Enfin, le N-tester, de la société Hydro Agri France (Hauts-de-Seine), mesure la concentration en chlorophylle des feuilles. Cet indice chlorophyllien est corrélé à la teneur en azote. Des essais réalisés en Suisse, à la station fédérale de recherches en production de Changins en 1997, ont montré que cette méthode, non destructive, présente de bonnes corrélations avec l'azote déterminé dans les feuilles et les moûts. Pascal Guilbault rapporte qu'effectivement, les résultats du N-tester sont bien corrélés avec d'autres indices. En revanche, selon André Perraud, ' la méthode n'est pas encore finalisée.

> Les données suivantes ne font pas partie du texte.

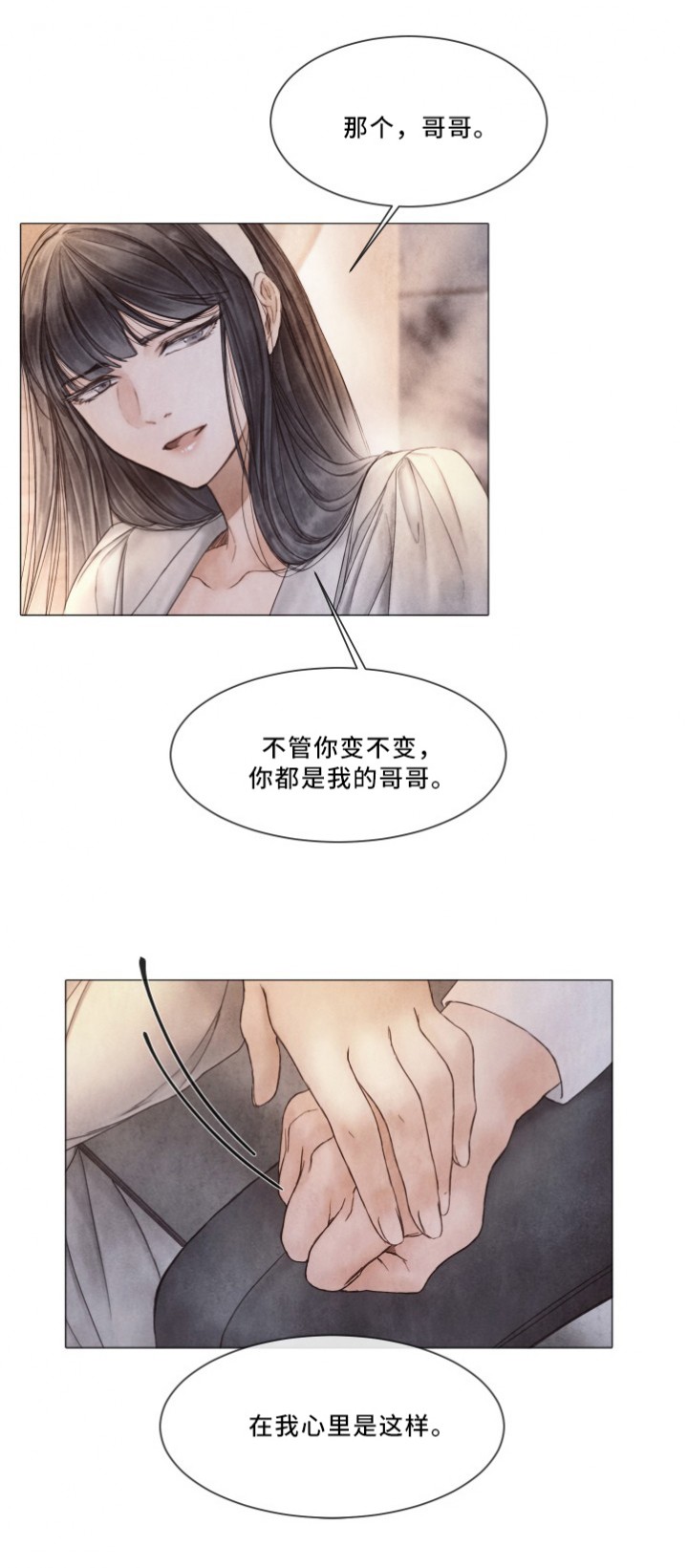 《破碎的少年( I +II 季)》漫画最新章节第95话免费下拉式在线观看章节第【7】张图片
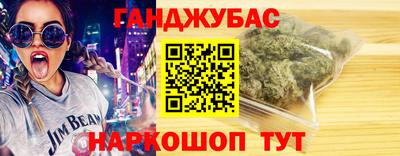 скорость Кумертау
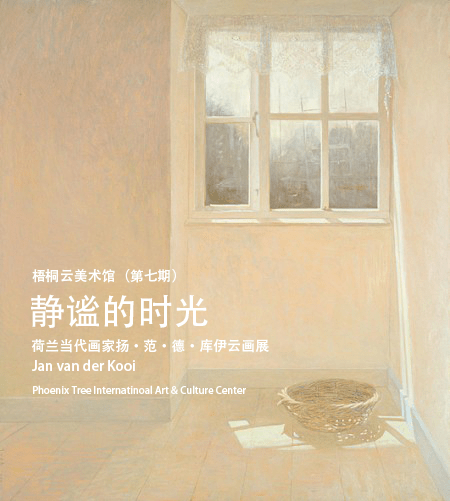 梧桐云美术馆（第七期）丨静谧的时光_手机搜狐网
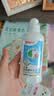 贝亲（Pigeon）奶瓶清洗剂 婴儿专用 奶嘴玩具果蔬清洁1300ml 囤货装 PL156 实拍图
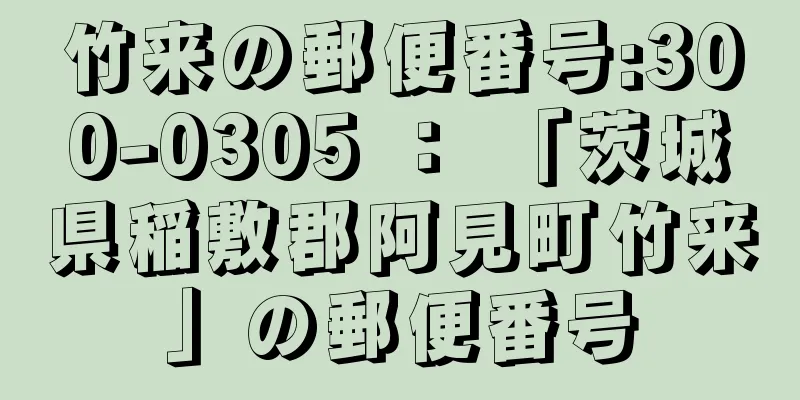 竹来の郵便番号:300-0305 ： 「茨城県稲敷郡阿見町竹来」の郵便番号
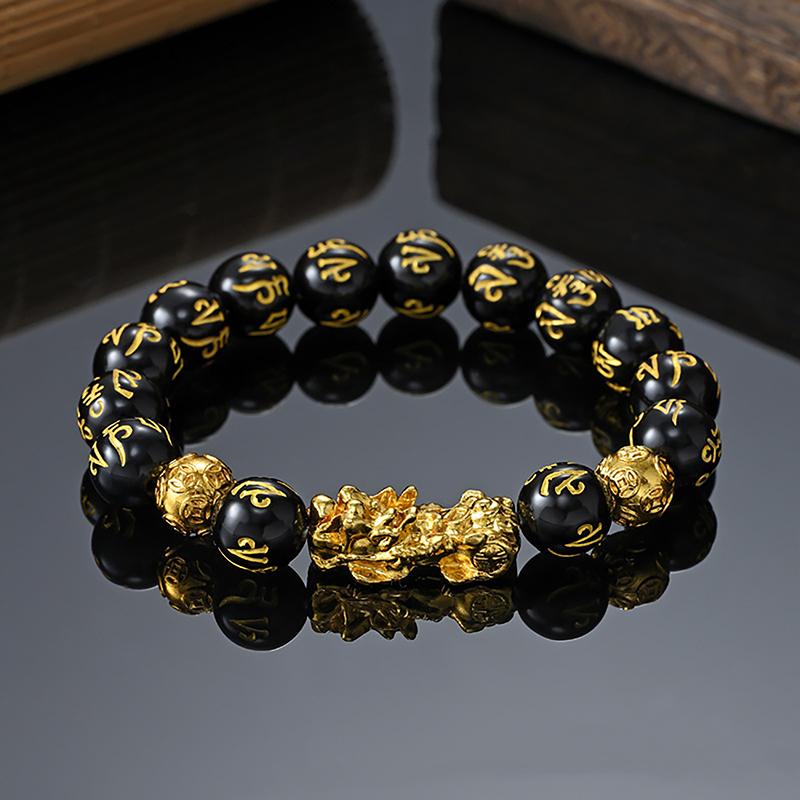 Chinese Style Pixiu Six-Character Mantra Obsidian Stone Beads Bracelet For Men Women Wristband Wealth And Good Luck Bracelet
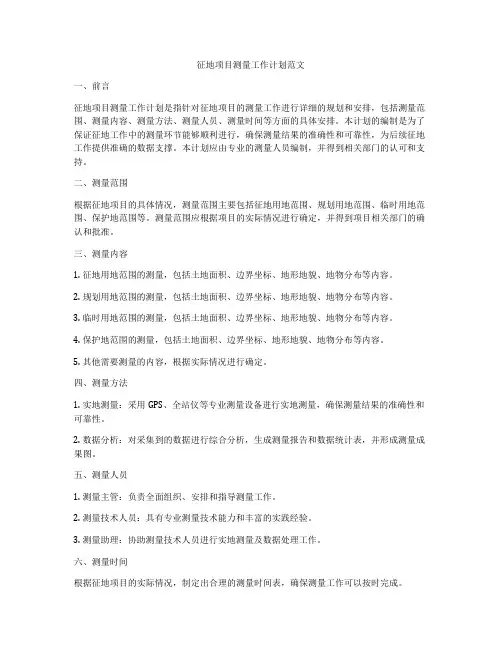 征地项目测量工作计划范文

Cependant, le N-tester est un outil intéressant, car il permet de s'affranchir des variations dues aux notations visuelles '. Cet appareil est développé en grandes cultures à un prix de 1 450 euros HT, mais n'est pas encore opérationnel en viticulture.
Reste que pour beaucoup de techniciens, mis à part le diagnostic visuel, c'est le dosage de l'azote dans les moûts qui est l'indicateur le plus fiable de la nutrition azotée.